» **PARTES DEL EJERCICIO**:
A) Enumera los creadores que el texto sobre la parábola del hijo pródigo menciona por su nombre.
B) Continúa el texto sobre la parábola del hijo pródigo a partir de su última oración.

Entre todas las parábolas evangélicas ninguna acaricia tanto lo sublime como la del hijo pródigo (Lc 15). En este relato, un hijo pide a su padre su parte de la herencia, considerándolo, de este modo, como un difunto. Cuando el padre se la entrega, el hijo se marcha al extranjero y dilapida el dinero en lupanares y casas de juego. Tiempo después, pobre y desesperado, decide regresar a la casa paterna en busca de trabajo. Pero, “cuando aún estaba lejos, le vio su padre y se compadeció. Y corriendo a su encuentro, se le echó al cuello y le cubrió de besos. Comenzó a decirle el hijo: ‘Padre, he pecado contra el cielo y contra ti; ya no soy digno de ser llamado hijo tuyo’. Pero el padre le dijo a sus siervos: ‘Pronto, sacad el mejor traje y vestidle; ponedle un anillo en la mano y sandalias en los pies; traed el ternero cebado y matadlo, y vamos a celebrarlo con un banquete; porque este hijo mío estaba muerto y ha vuelto a la vida, estaba perdido y ha sido encontrado’”.

Muchos creadores han pulsado las cuerdas espirituales de este relato evangélico. Maestros como Rembrandt y Murillo lo han iluminado con sus pinceladas; y sin este relato, y sin otros pasajes similares del Evangelio, no se entienden los versos arrodillados y hermosísimos de Lope de Vega, ni composiciones musicales como el aria de J. S. Bach “Ten piedad de mí”, de su Pasión según san Mateo, que reverbera para siempre en el pensamiento y los sentidos de quien la escucha. La doctrina de Jesús invirtió el ansia de venganza y, sin obviar la necesaria justicia, la transformó en un frasco de perdón. Y es que la venganza, omnipresente en la antigüedad, impregna incluso muchas páginas del Antiguo Testamento. Hasta en un Salmo tan sereno como el 23 (“El Señor es mi pastor, nada me falta”) el salmista se solaza en la envidia que provoca en sus adversarios: “Me preparas un banquete | enfrente de mis enemigos”.

» **INFORMACIÓN EXTRAÍDA**:
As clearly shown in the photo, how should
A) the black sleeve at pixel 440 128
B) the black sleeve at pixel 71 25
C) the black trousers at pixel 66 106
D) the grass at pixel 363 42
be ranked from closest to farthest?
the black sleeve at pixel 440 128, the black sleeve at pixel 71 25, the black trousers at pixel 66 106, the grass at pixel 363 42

» **RESPUESTAS**:
A) Rembrandt, Murillo, Lope de Vega y J. S. Bach.

B)
En este contexto, es revolucionario que Jesús, en su agonía, pida a Dios el perdón hacia sus torturadores y asesinos. Lo cual no significa, de ninguna manera, la negación del mal ni del daño causado. Porque este existe, y puede ser lacerante hasta el extremo. De hecho, el ser humano es una máquina de infligir daño. Y no sólo con crímenes atroces, sino también por medio de acciones no delictivas, pero que causan a su alrededor devastación moral, sentimental, familiar, económica o profesional. ¡Cuántas familias quedan destruidas por la rapacidad en el reparto de la herencia! ¡Cuántos matrimonios se separan con odio e inoculan ese resentimiento en sus hijos! ¡Cuántos profesionales dilapidan sus talentos, afanándose no en la búsqueda de la excelencia, sino en molestar, zancadillear y hacer caer, si es posible, a sus compañeros!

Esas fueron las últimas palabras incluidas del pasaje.